# Thinking Parallel, Part II: Tree Traversal on the GPU

In the first part of this series, we looked at collision detection on the GPU and discussed two commonly used algorithms that find potentially colliding pairs in a set of 3D objects using their axis-aligned bounding boxes (AABBs). Each of the two algorithms has its weaknesses: *sort and sweep* suffers from high execution divergence, while *uniform grid* relies on too many simplifying assumptions that limit its applicability in practice.

In this part we will turn our attention to a more sophisticated approach, *hierarchical tree traversal*, that avoids these issues to a large extent.
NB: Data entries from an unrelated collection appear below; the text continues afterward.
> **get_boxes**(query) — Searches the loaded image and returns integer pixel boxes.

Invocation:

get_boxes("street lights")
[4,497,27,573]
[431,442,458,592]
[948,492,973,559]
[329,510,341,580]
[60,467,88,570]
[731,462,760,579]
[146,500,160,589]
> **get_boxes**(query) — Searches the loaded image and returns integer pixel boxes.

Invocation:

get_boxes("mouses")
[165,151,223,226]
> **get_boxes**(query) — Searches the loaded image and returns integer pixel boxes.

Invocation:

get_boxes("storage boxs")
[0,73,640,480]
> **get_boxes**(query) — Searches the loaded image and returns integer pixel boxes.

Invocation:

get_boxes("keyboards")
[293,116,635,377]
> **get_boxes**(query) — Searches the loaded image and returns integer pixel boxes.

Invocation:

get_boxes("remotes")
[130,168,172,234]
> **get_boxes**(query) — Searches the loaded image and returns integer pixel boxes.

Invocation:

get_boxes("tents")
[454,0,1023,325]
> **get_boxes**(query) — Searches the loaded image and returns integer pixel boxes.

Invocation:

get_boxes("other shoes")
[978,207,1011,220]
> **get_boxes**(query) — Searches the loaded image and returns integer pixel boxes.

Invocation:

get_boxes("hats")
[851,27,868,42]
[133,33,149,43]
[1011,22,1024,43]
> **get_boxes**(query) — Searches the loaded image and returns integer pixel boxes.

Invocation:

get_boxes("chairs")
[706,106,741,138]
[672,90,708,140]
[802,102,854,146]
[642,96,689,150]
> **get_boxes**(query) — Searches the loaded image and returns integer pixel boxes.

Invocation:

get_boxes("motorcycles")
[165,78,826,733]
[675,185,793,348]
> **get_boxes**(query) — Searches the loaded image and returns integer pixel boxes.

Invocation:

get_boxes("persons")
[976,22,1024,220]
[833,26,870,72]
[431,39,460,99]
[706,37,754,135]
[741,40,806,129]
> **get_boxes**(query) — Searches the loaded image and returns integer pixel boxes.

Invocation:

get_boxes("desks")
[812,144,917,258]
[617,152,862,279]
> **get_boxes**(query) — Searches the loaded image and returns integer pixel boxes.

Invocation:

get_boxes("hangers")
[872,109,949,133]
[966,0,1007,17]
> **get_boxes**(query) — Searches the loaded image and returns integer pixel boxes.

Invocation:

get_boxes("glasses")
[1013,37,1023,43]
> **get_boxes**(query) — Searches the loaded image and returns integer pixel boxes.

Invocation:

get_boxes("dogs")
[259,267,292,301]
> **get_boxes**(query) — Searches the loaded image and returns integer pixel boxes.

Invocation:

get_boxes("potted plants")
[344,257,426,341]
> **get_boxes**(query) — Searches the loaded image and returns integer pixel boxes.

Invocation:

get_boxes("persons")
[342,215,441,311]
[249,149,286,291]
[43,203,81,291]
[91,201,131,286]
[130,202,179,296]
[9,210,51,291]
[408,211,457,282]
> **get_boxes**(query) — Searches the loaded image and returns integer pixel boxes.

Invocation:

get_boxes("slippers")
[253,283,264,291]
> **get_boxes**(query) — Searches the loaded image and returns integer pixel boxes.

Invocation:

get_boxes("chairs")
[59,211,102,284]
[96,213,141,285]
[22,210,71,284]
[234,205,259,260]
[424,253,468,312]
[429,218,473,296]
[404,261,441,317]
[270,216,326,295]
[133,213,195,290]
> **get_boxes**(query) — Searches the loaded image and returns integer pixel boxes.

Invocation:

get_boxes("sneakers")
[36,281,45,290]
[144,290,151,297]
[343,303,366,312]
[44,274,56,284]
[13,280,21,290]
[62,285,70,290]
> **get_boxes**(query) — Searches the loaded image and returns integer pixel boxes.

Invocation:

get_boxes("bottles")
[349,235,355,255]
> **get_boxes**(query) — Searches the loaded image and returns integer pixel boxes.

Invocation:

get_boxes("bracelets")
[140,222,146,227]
In the process, we will further explore the role of divergence in parallel programming, and show a couple of practical examples of how to improve it.

## Bounding Volume Hierarchy

We will build our approach around a bounding volume hierarchy (BVH), which is a commonly used acceleration structure in ray tracing (for example). A bounding volume hierarchy is essentially a hierarchical grouping of 3D objects, where each group is associated with a conservative bounding box.

Suppose we have eight objects, O_{1}-O_{8}, the green triangles in the figure above. In a BVH, individual objects are represented by leaf nodes (green spheres in the figure), groups of objects by internal nodes (N_{1}-N_{7}, orange spheres), and the entire scene by the root node (N_{1}). Each internal node (e.g. N_{2}) has two children (N_{4} and N_{5}), and is associated with a bounding volume (orange rectangle) that fully contains all the underlying objects (O_{1}-O_{4}). The bounding volumes can basically be any 3D shapes, but we will use axis-aligned bounding boxes (AABBs) for simplicity.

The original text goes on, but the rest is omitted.